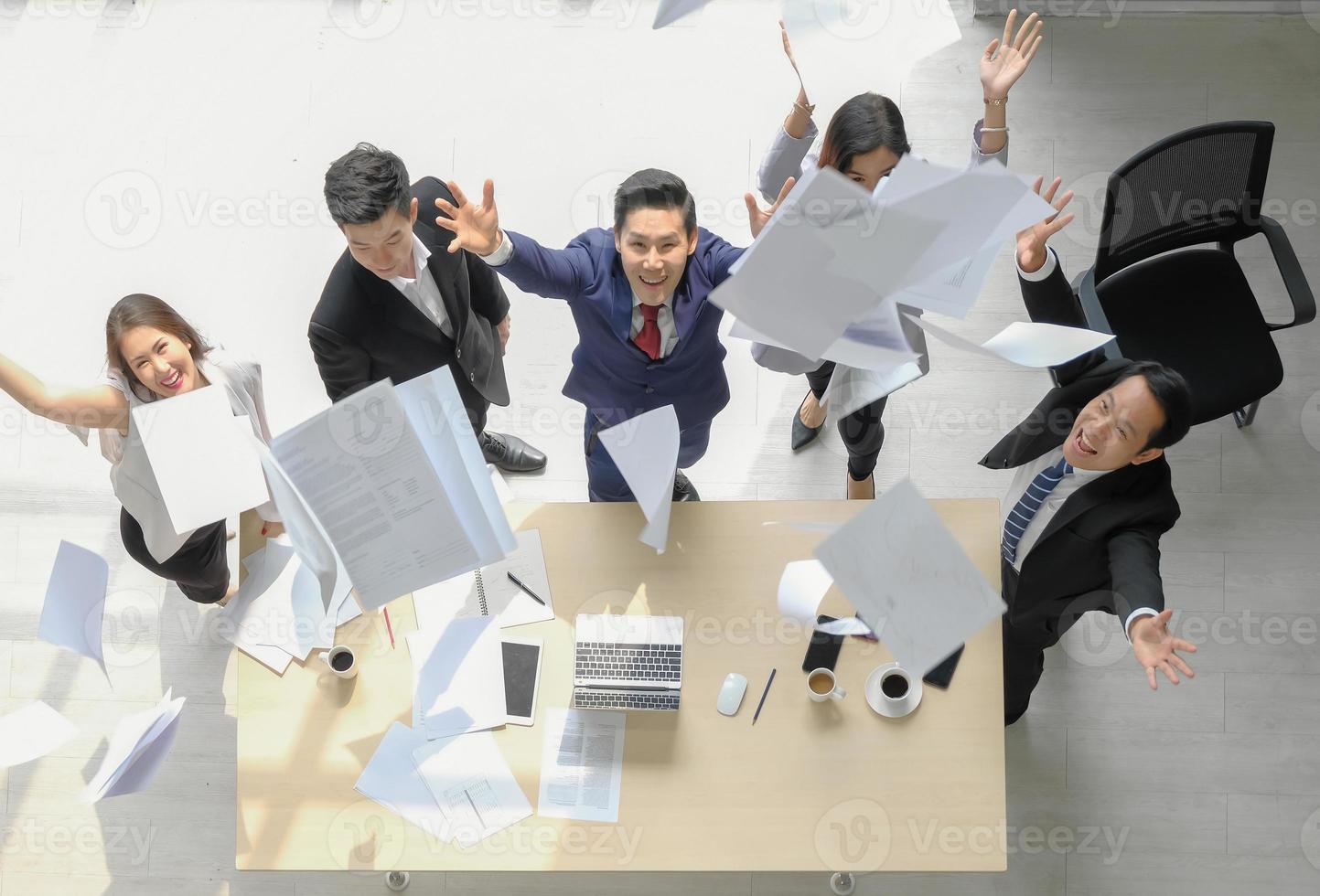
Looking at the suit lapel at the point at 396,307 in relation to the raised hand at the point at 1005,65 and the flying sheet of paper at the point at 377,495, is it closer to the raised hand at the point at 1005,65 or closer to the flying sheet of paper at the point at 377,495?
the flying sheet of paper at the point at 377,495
------------------------------------------------------------------------
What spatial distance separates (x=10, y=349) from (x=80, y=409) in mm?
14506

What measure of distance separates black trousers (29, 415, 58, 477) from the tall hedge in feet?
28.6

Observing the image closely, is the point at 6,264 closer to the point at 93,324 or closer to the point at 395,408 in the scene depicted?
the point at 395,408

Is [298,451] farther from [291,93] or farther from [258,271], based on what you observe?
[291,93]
------------------------------------------------------------------------
■ Your instructions ■
Extract every line above that contains the string "paper".

■ Exercise result ■
Looking at the suit lapel at the point at 396,307 in relation to the raised hand at the point at 1005,65 and the flying sheet of paper at the point at 377,495, is it closer to the raised hand at the point at 1005,65 or closer to the flying sheet of paper at the point at 377,495?
the flying sheet of paper at the point at 377,495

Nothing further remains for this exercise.